Many lung tumors not likely to be a problem
Nearly 1 in 5 lung tumors detected on CT scans are probably so slow-growing they would never cause problems, according to the latest research.
Still, the results are not likely to change how doctors treat lung cancer.
For one thing, the disease is usually diagnosed after symptoms develop, when tumors show up on an ordinary chest X-ray and are potentially life-threatening.
Also, doctors don’t know yet how to determine which symptomless tumors found on CT scans might become dangerous, so they automatically treat the cancer aggressively.
The findings underscore the need to identify biological markers that would help doctors determine which tumors are harmless and which ones require treatment, said Dr Edward Patz Jr, lead author and a radiologist at Duke University Medical Center.
“Putting the word ‘harmless’ next to cancer is such a foreign concept to people,” said Dr Michael LeFevre, co-chairman of the US Preventive Services Task Force.
---+---
§ **Problems to work on**
A. In the lung tumor article, what share of lung tumors found on CT scans are probably too slow-growing to ever cause problems?
B. Go on with the lung tumor article, starting after its last quoted remark.
The data after the lung tumor article are separate material with no tie to it.

§ **Information provided**
---+---
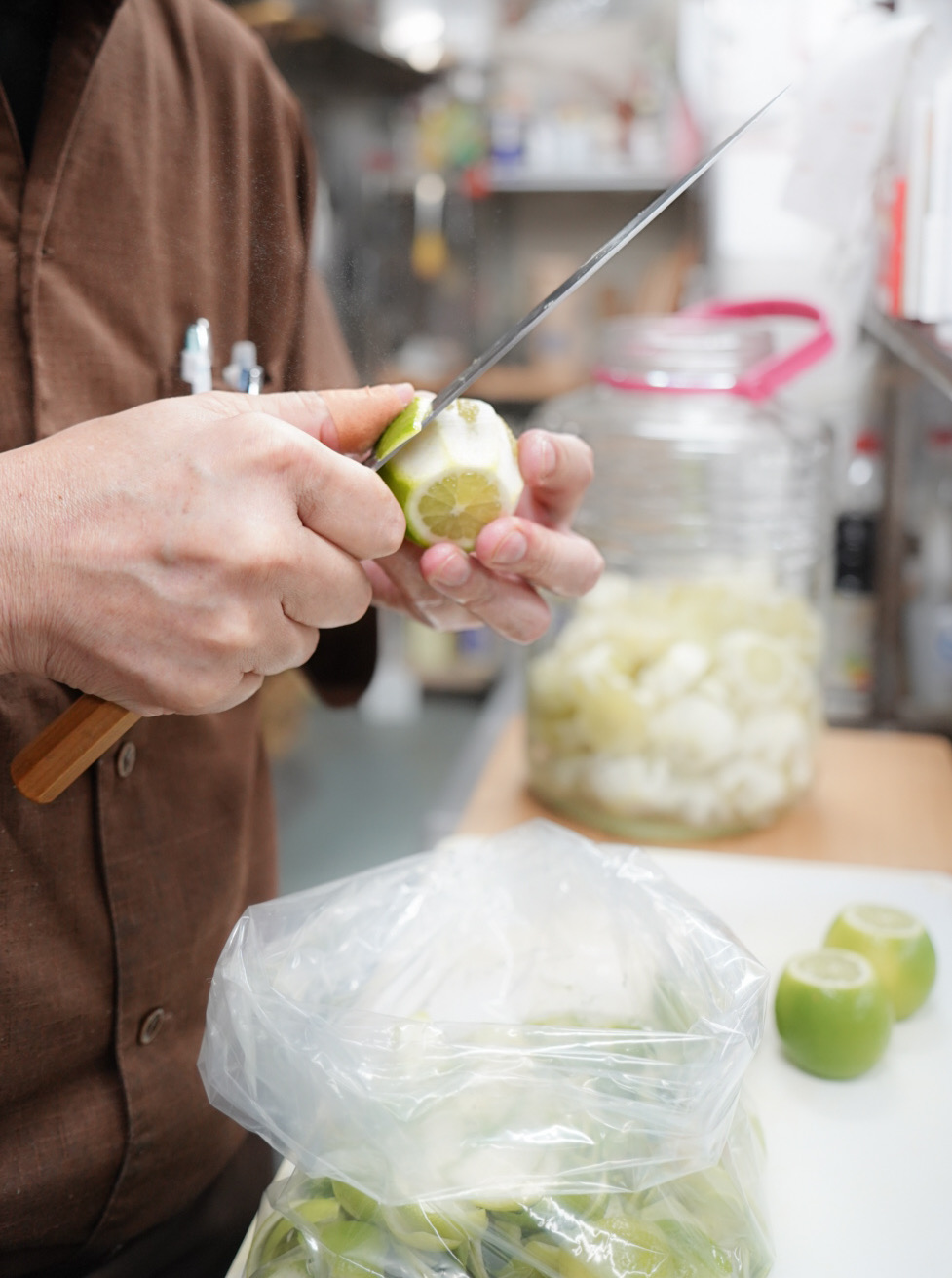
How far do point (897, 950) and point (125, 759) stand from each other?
1.59 feet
---+---
§ **Answers to each task**
A. Nearly 1 in 5.

B.
It recently issued a draft proposal recommending annual CT scans for high-risk current and former heavy smokers — echoing advice from the American Cancer Society. A final recommendation is pending, but LeFevre said it had already been assumed that screening might lead to overdiagnosis.
The new study was an analysis of data from the National Lung Cancer Screening Trial — National Cancer Institute research involving 53,452 Americans at high risk for lung cancer.
The American College of Radiology said an earlier study showed lung cancer screening significantly reduces lung cancer deaths in high-risk patients and that the benefit “significantly outweighs the comparatively modest rate of overdiagnosis” found in the new analysis.